Oggi sembra scontato mettersi davanti all’obiettivo di una macchina fotografica digitale o di fronte ad una fotocamera di uno smartphone e sorridere. “Cheese!”, ci dicono – o ci diciamo – e la foto è fatta. Ma è sempre stato “normale” sorridere in foto? In realtà, il sorriso fotografico, oggi simbolo di spontaneità e di spensieratezza, è frutto di una precisa costruzione culturale o, per meglio dire, di una brillante intuizione pubblicitaria.

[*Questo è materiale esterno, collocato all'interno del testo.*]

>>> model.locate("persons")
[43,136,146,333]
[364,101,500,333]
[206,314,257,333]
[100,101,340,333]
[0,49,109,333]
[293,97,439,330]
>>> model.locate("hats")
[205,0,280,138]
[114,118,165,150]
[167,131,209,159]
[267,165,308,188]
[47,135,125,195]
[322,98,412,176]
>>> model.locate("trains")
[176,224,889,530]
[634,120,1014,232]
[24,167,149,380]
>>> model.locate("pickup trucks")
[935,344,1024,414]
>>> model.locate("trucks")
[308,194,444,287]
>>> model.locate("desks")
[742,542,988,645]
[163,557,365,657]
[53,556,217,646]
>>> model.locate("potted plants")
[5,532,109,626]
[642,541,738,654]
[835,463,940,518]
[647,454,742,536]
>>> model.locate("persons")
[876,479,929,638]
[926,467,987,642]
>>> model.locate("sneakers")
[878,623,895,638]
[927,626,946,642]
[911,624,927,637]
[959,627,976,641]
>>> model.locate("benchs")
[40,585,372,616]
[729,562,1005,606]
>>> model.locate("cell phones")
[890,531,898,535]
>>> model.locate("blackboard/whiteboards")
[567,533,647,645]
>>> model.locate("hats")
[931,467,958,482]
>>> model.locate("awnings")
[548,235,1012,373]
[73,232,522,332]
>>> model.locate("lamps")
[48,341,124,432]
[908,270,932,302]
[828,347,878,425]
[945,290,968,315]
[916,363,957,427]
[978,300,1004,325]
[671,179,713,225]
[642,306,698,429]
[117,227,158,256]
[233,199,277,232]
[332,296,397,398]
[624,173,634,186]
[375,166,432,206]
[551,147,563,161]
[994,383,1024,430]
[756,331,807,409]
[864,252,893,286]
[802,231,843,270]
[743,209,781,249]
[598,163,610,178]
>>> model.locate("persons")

Nelle prime fotografie dell’Ottocento, quando la macchina fotografica era appena stata inventata, nessuno, a ben vedere, sorrideva. I soggetti apparivano rigidi, quasi solenni di fronte all’obiettivo; e questo per almeno due motivi: non solo, infatti, i lunghi tempi di esposizione rendevano difficile mantenere il sorriso per decine di secondi, ma anche l’etica sociale dell’epoca, in base alla quale “posare per un ritratto” era un atto di rappresentanza, non di leggerezza, considerava tanto ridicolo quanto volgare mostrare i denti in foto, specie per le classi più abbienti. Tutto cambiò alla fine dell’Ottocento, quando George Eastman lanciò la macchina fotografica Kodak col sensazionalistico motto You press the button, we do the rest” (“Voi premete il bottone, noi facciamo il resto”). La sua idea fu rivoluzionaria: rendere la fotografia accessibile, facile, quotidiana. Non più, dunque, studi fotografici solenni, ma scatti in vacanza, tra amici, in famiglia. Fu così che nei primi decenni del Novecento, le pubblicità Kodak iniziarono a mostrare famiglie felici, bambini ridenti, momenti di vita semplice. Il sorriso divenne il segno visivo dell’emozione che la fotografia prometteva di conservare – la felicità, per l’appunto – invertendo così la decennale rotta seguita dalla foto. Essa, cioè, smise di rappresentare l’essere – come accadeva nella ritrattistica ottocentesca – ed iniziò a rappresentare il sentire (e la relativa memoria emotiva). In tal senso, la Kodak vendette non solo macchine fotografiche, ma anche un modo totalmente nuovo di stare al mondo (e vedere il mondo). Per cui, se ad oggi sorridere in foto ci sembra naturale, è bene ricordare come anche i nostri gesti più scontati siano, invero, frutto di costruzioni culturali (e pubblicitarie) sedimentatesi nel corso del tempo.